Description
Wednesdays, May 17th-31st from 5:30pm-8:30pm
Instructor is Naeco Studio (Jess Wilson), a University of Guelph graduate of Studio Art & Philosophy, currently completing their post-graduate certifications for Art Therapy at the Toronto Art Therapy Institute. Jess facilitates arts-based workshops, community-care initiatives, and believes in the remedial qualities of creative expression.
These workshops have been designed with the goal of exploring the self through creative modalities. Artistic catharsis is in each of us, so there is no previous fine art experience required. The goal is less to mastering an art form, and instead gears towards utilizing the artistic process as an avenue of research inwards. Within each class, students can expect to learn modalities (beyond verbal communication) as means of exploring, expressing, and exhibiting elements of the self. We will untangle our creations together as a class. Students will be provided with a range of mediums and prompts to guide their experience, and much of what's learned can be returned to time and time again after completion of these lessons.
1.) The first of three classes will involve using found-text to give voice to our perspectives. There will be numerous exercises to gather words that prompt us, rearrange, re-contextualize, and find meaning. By consulting pre-existing text sources, and using our own autonomy and experiences to re-shape them, we generate something new and of our own. Found-text is often more accessible than making writing from scratch. To radiate the overall theme of exploring our inner selves, the prompts will involve speaking to our own experiences, and the opportunity to listen to one another's expressions. Though text-based, there is always the inclusion of visual art to embellish and elaborate.

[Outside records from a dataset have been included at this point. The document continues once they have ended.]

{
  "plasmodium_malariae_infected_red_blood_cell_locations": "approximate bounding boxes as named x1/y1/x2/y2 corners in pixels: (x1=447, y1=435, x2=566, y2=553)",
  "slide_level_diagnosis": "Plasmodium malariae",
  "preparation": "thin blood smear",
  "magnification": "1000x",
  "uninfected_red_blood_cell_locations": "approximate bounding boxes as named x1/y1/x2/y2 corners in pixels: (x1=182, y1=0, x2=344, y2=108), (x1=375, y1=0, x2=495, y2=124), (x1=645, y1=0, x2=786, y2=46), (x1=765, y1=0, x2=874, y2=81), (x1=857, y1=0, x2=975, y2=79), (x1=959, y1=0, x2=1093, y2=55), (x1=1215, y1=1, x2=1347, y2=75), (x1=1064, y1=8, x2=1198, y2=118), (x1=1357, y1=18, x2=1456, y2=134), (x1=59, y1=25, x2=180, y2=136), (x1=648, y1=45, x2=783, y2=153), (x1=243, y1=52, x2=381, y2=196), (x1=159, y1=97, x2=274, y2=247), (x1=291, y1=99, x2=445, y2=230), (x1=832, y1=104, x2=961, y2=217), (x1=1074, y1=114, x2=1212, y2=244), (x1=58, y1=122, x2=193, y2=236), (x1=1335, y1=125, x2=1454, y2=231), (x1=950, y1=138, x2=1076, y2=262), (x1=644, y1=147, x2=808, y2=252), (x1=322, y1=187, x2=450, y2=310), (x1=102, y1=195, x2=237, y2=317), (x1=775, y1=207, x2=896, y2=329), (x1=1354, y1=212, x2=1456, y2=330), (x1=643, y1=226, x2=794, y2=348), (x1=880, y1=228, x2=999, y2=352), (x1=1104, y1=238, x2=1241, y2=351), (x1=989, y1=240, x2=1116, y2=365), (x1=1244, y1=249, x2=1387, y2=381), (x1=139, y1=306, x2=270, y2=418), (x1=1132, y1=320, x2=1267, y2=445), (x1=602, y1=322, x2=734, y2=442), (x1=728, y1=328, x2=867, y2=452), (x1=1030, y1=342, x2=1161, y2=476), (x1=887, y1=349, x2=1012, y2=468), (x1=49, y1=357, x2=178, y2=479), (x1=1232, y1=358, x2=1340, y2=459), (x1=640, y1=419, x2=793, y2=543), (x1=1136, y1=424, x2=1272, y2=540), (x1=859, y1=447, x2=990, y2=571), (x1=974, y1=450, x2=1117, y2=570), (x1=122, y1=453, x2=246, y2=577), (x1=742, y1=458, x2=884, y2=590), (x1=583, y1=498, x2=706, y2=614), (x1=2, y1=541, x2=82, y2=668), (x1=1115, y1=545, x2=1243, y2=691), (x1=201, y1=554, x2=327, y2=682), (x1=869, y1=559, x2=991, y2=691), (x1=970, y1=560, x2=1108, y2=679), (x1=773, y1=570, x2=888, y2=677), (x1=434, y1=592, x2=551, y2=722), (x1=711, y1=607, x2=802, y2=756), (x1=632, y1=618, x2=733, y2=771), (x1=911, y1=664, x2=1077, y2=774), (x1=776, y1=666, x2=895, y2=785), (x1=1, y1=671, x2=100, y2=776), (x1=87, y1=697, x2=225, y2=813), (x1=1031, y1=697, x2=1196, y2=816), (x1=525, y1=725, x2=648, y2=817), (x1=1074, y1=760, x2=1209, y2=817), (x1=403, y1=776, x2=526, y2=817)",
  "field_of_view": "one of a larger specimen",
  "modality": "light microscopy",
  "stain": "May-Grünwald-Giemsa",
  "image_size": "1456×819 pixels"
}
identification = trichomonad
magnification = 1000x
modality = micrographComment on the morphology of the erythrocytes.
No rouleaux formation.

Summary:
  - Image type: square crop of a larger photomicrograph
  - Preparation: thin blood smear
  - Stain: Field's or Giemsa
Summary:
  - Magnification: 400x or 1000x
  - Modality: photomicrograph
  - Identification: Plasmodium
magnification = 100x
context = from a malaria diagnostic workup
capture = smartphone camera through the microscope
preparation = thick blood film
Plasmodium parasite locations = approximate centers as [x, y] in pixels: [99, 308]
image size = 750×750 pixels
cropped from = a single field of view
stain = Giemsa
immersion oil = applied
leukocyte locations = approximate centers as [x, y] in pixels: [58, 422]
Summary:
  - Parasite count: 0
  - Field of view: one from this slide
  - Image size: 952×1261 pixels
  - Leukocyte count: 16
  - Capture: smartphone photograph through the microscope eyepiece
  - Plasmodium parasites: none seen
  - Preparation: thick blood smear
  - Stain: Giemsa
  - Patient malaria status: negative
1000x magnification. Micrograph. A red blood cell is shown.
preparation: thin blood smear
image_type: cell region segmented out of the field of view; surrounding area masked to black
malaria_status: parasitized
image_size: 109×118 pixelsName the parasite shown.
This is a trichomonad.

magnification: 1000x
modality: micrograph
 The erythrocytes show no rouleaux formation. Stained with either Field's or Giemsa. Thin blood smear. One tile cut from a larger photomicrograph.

2.) The second class urges a departure from words/text and instead makes use of long forgotten materials from childhood. Think of crayons, stickers, chalk, rainbows, and so on. The fun stuff we may not have connected with enough recently. It might even make some of us cringe or notice resistance. The purpose of this class is going inwards to listen to the little kid that lives inside. Prompts will indulge in play, exploration, and focused listening; which can impact our present. It can also afford us more grace towards ourselves. There will be room to keep it light or delve deeper.
3.) The third and final workshop seeks to culminate the process of self exploration through art by creating an abstract self portrait. Instead of a literal representation of the physical self, students will explore alternative elements of themselves and find creative ways of expressing them. Hence the pull towards more abstract representations. Making use of multiple mediums, we will exhibit meaningful parts of ourselves, as somewhat of a summarization of what we may have uncovered in classes prior. How may we rectify the parts of our identity that go unnoticed? How do we give weight to what matters most regarding who we are? The pieces created in this class will function as artifacts to remind students of their inner world brought to surface throughout this process.